··· RECORDS SUPPLIED
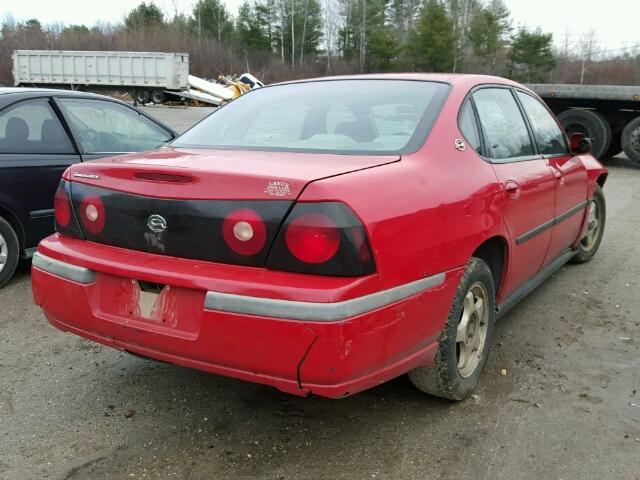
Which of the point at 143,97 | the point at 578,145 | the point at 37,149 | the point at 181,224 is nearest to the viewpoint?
the point at 181,224

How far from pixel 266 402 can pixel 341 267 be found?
112 cm

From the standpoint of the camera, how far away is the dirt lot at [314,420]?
2400 millimetres

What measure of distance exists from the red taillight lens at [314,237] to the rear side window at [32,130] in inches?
132

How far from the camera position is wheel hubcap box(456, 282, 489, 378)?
113 inches

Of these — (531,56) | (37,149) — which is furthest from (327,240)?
(531,56)

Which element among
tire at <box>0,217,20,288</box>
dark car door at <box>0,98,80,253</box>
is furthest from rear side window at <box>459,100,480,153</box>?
tire at <box>0,217,20,288</box>

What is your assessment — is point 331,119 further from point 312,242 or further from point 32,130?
point 32,130

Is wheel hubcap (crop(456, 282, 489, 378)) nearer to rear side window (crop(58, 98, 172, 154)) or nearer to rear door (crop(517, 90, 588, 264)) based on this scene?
rear door (crop(517, 90, 588, 264))

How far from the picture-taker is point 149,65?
103 feet

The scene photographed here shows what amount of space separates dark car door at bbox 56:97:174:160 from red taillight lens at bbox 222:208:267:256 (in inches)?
120

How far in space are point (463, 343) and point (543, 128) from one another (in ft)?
6.11

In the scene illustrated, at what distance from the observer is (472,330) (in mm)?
2996

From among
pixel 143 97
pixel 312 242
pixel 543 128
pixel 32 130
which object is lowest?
pixel 312 242

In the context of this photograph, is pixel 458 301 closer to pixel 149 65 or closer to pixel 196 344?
pixel 196 344
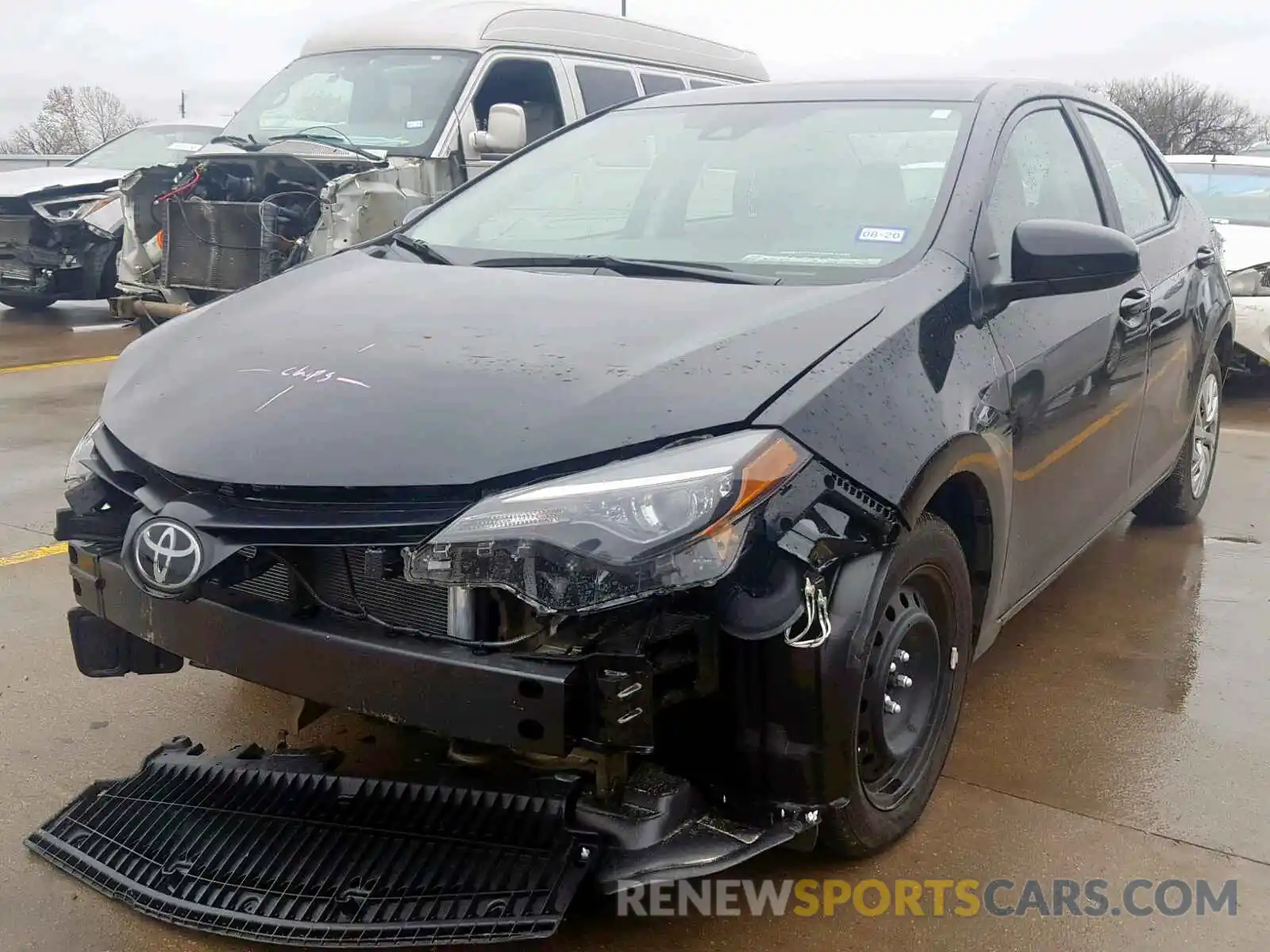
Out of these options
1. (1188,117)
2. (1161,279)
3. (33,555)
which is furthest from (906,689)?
(1188,117)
······
Recast the listing as a Markdown table with the columns Row and Line, starting at the line containing "How far from the picture-taker" and running through the end of the listing. Number the rows, skip blank lines, and omit the pictures.

OUTPUT OF THE EXERCISE ->
| Row | Line |
|---|---|
| 1 | How far from the picture-taker is point 149,65? |
| 2 | 103 feet |
| 3 | The scene photographed here shows what amount of space separates dark car door at bbox 56:97:174:160 from red taillight lens at bbox 222:208:267:256 (in inches)? |
| 4 | 120 |
| 5 | How far in space are point (463, 343) and point (543, 128) from one another (in ft)? |
| 6 | 6.11 |
| 7 | In the scene illustrated, at what distance from the observer is (472,330) (in mm)? |
| 8 | 2996 |
| 9 | From among |
| 10 | pixel 143 97 |
| 11 | pixel 312 242 |
| 12 | pixel 543 128 |
| 13 | pixel 32 130 |
| 14 | which object is lowest? |
| 15 | pixel 312 242 |
| 16 | In the context of this photograph, is pixel 458 301 closer to pixel 149 65 or closer to pixel 196 344? |
| 17 | pixel 196 344 |
| 18 | Out of these options |
| 19 | 1. (1188,117) |
| 20 | 2. (1161,279) |
| 21 | 3. (33,555) |
| 22 | which is furthest from (906,689)? |
| 23 | (1188,117) |